A variety of factors is implicated, including smartphone usage and other forms of distracted driving, as well as a sharp rise in highway speeds. But declining seat belt usage comes into play whatever the reason behind a crash, experts stress. NHTSA data show the number of fatalities involving unbelted occupants jumped by 15 percent from 2019 to 2020, and the number of deaths involving occupants thrown from a vehicle rose by 20 percent during that period.

How much seat belt usage has declined is unclear, though experts agree the trend has moved downward after climbing sharply over the decades. As recently as 2006, only 81.2 percent of occupants were belted, climbing to 90.7 percent in 2019. It dipped to 90.3 percent last year. At peak, an “observational study” conducted by NHTSA found that while 95 percent of drivers belted up late in the last decade, that number fell to just over 90 percent last year, Rader said.

GM isn’t the only automaker hoping to convince drivers to wear their seat belts.

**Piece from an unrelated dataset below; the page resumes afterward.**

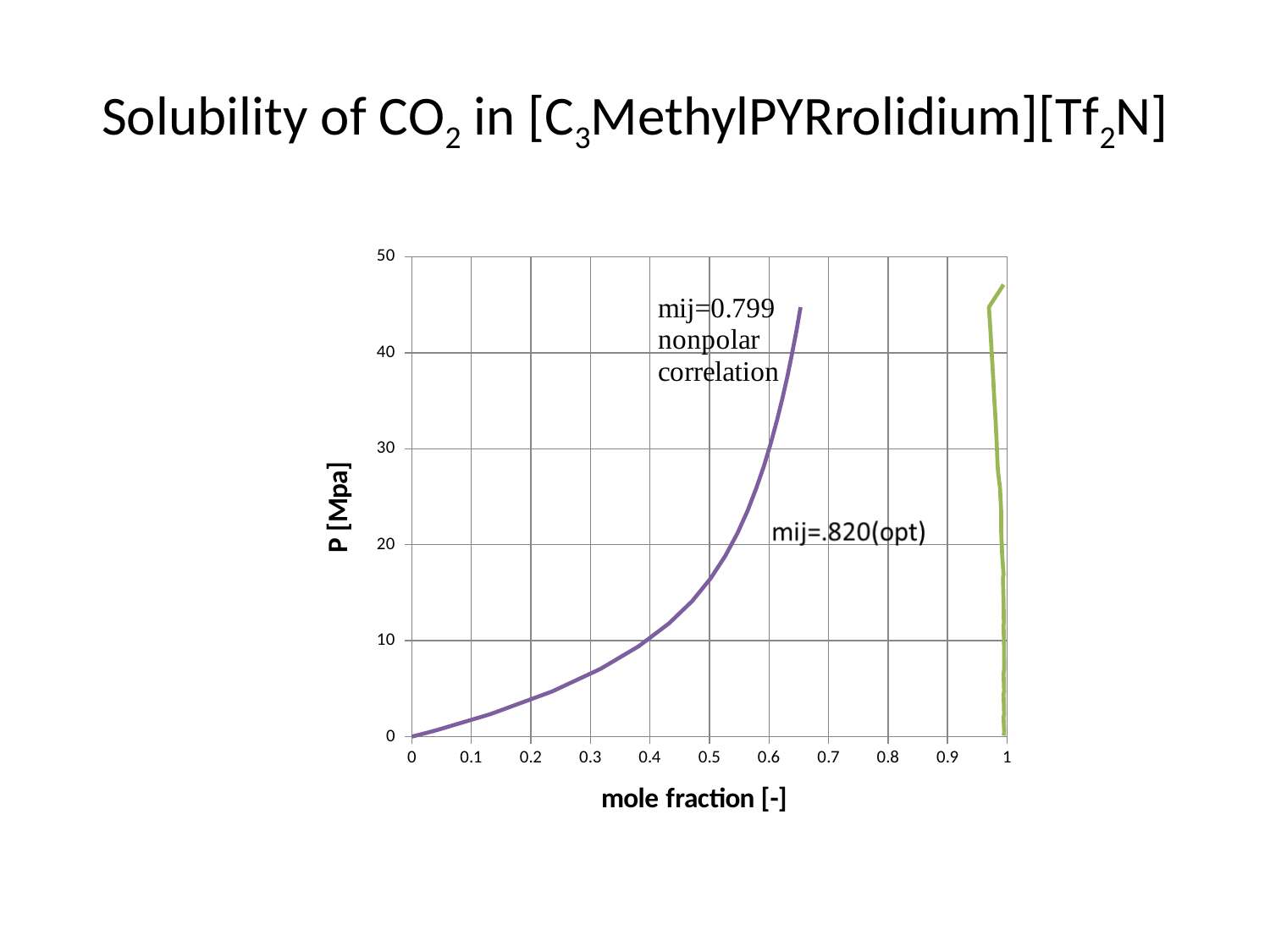
Is the pressure on the purple curve at a mole fraction of 0.3 greater or less than 10? less How many curves are plotted on the chart? 2 Is the pressure on the purple curve at a mole fraction of 0.6 greater or less than 20? greater Is the pressure on the purple curve at a mole fraction of 0.5 greater or less than 20? less What is the title of the chart's y axis? P [Mpa] What is the title of the chart's x axis? mole fraction [-] Which curve reaches higher mole fractions, the purple curve or the green curve? the green curve What kind of chart is shown on the slide? line chart Does the pressure on the purple curve rise or fall as the mole fraction increases? rise What is the maximum value shown on the y axis? 50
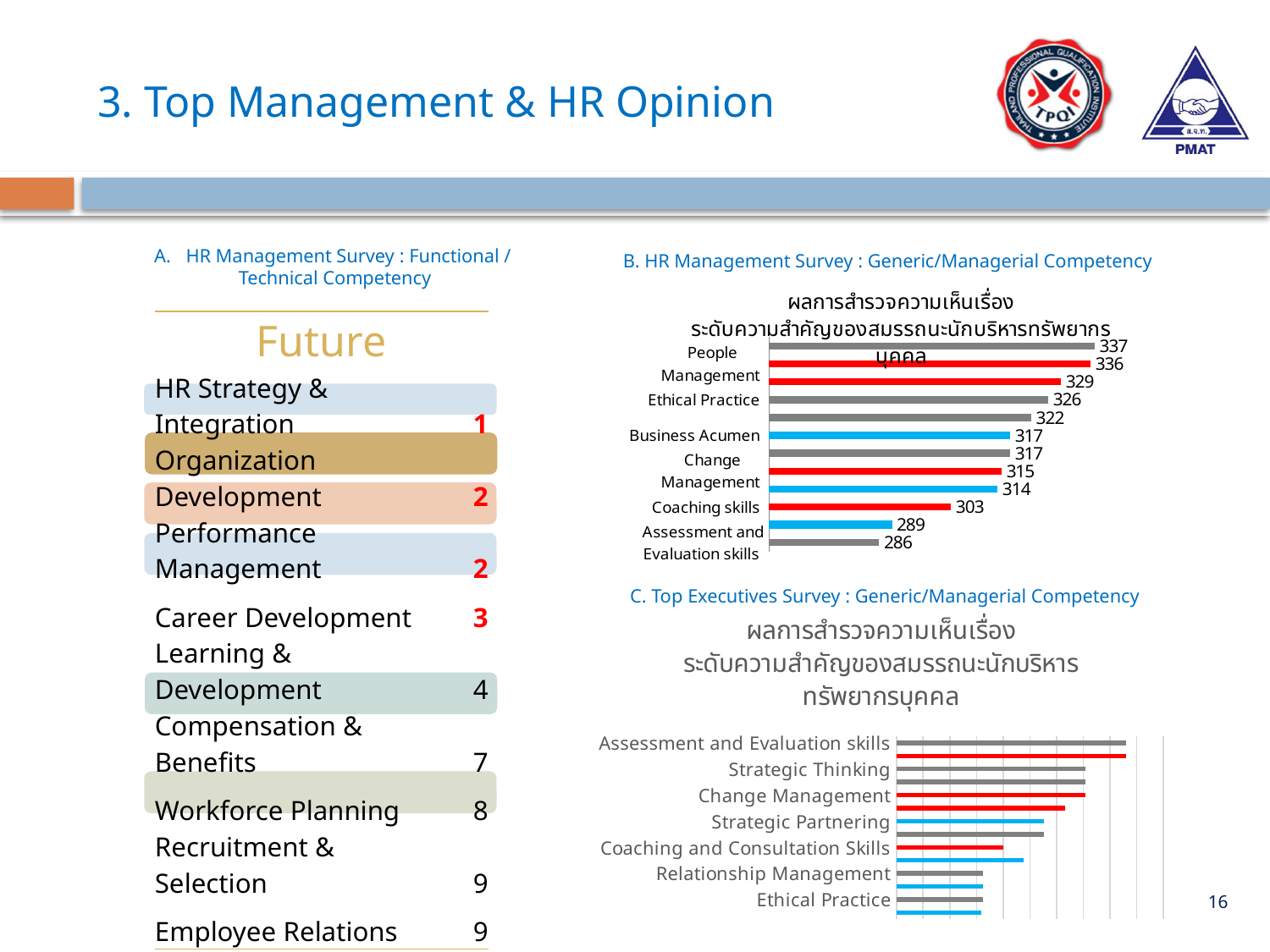
In chart B (HR Management Survey : Generic/Managerial Competency), what is the difference between the highest labelled value (337) and the lowest labelled value (286)? 51 How many data labels are printed on the bars in chart B (HR Management Survey : Generic/Managerial Competency)? 12 In chart C (Top Executives Survey : Generic/Managerial Competency), which has longer bars: Strategic Thinking or Relationship Management? Strategic Thinking Which category is listed last (at the bottom) in chart C (Top Executives Survey : Generic/Managerial Competency)? Ethical Practice How many category labels are shown on the vertical axis of chart B (HR Management Survey : Generic/Managerial Competency)? 6 In chart B (HR Management Survey : Generic/Managerial Competency), what is the lowest value labelled on any bar? 286 Which category label appears at the top of chart B (HR Management Survey : Generic/Managerial Competency)? People Management What kind of chart is chart C (Top Executives Survey : Generic/Managerial Competency)? bar chart In chart B (HR Management Survey : Generic/Managerial Competency), what is the highest value labelled on any bar? 337 What kind of chart is chart B (HR Management Survey : Generic/Managerial Competency)? bar chart How many categories are listed in chart C (Top Executives Survey : Generic/Managerial Competency)? 7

Federal regulations require vehicles to chime briefly when started up if the driver isn’t buckled in. But a growing number of brands have adopted more insistent chimes, buzzers and bells that continue to sound, even after the vehicle drives off.

Such “belt reminder” systems can be as effective as seat belt interlocks, Rader said. The IIHS will soon issue a list of vehicles with the best reminders — a move the safety group hopes will encourage other manufacturers to follow suit.